Efficient Path Planning with Soft Homology Constraints
Carlos A. Taveras, Santiago Segarra, César A. Uribe
TL;DR
The paper tackles efficient path planning under soft homology constraints on disk-with-holes surfaces by leveraging discrete Hodge theory. It introduces the H$^*$ algorithm, which uses a harmonic-projection based heuristic $\gamma(\tau)$ and a cost $C^\alpha(\tau,\bar{\tau})=W(\tau)+\alpha\Delta\gamma(\tau,\bar{\tau})$ to approximate shortest paths within homology classes similar to a reference path $\bar{\tau}$; Fortified Rollout variants (RH$^*$ and PRH$^*$) further improve results. The method avoids exhaustively enumerating all homology classes, achieving substantial reductions in node visits while providing interpretable control via the parameter $\alpha$ that trades off path length and topological similarity.
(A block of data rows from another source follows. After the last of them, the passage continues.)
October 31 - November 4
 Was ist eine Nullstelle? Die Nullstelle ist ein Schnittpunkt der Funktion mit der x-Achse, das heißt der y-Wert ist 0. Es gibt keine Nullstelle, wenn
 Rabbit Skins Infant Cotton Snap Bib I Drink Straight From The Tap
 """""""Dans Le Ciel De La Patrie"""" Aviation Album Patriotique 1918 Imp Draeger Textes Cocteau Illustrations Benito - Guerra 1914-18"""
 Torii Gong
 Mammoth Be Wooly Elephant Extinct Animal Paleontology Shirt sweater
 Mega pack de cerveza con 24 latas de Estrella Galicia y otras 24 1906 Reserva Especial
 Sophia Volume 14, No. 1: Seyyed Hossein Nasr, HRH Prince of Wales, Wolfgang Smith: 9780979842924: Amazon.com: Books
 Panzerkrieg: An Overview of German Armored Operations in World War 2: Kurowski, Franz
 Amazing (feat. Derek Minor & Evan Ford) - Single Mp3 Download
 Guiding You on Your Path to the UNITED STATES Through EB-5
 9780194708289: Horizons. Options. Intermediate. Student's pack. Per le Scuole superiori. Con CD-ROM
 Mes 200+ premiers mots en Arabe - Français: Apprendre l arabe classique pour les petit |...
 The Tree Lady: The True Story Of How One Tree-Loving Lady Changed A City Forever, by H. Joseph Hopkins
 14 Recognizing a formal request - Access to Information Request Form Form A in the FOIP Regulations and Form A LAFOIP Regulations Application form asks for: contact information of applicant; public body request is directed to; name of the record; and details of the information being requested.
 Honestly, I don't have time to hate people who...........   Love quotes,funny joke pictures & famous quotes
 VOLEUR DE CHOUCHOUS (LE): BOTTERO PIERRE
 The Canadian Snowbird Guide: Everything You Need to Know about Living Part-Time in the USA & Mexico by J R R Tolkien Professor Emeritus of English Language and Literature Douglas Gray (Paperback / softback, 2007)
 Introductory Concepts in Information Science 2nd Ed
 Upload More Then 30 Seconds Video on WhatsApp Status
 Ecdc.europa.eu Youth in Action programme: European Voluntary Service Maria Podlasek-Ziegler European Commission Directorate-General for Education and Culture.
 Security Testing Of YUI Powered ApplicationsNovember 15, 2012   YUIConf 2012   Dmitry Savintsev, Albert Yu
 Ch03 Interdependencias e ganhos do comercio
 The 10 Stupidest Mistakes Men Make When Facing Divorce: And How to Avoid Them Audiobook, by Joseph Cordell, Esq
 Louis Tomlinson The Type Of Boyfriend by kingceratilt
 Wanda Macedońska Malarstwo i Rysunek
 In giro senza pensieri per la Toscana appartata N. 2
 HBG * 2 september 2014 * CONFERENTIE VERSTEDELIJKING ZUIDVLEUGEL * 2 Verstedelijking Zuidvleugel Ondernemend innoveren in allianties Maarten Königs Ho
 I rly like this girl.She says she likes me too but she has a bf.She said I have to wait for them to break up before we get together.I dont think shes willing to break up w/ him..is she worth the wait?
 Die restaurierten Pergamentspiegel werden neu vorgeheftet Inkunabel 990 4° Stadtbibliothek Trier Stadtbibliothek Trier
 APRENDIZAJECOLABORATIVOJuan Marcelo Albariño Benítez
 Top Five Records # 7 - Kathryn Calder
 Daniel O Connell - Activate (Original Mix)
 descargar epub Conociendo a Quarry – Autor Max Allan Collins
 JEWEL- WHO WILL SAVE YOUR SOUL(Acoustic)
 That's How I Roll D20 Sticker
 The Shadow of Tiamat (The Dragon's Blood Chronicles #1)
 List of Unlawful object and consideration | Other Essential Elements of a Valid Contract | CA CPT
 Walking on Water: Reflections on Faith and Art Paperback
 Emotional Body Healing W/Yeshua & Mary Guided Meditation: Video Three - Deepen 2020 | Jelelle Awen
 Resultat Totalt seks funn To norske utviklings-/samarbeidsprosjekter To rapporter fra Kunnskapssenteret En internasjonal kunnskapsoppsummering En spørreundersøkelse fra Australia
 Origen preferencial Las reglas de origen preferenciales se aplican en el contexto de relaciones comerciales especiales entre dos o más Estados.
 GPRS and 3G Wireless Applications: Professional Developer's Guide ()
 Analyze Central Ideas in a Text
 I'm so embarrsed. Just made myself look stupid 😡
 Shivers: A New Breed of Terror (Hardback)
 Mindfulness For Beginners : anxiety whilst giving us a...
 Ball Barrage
Numerical experiments on synthetic SCs show that H$^*$ often matches or closely approximates optimal homologous paths with far fewer expansions, and scales better as the number of holes increases, compared with prior methods like BLK. The work thus offers a practical, topology-aware planning tool for real-time robotics in cluttered environments where homology plays a crucial role.
Abstract
We study the problem of path planning with soft homology constraints on a surface topologically equivalent to a disk with punctures. Specifically, we propose an algorithm, named $\Hstar$, for the efficient computation of a path homologous to a user-provided reference path. We show that the algorithm can generate a suite of paths in distinct homology classes, from the overall shortest path to the shortest path homologous to the reference path, ordered both by path length and similarity to the reference path. Rollout is shown to improve the results produced by the algorithm. Experiments demonstrate that $\Hstar$ can be an efficient alternative to optimal methods, especially for configuration spaces with many obstacles.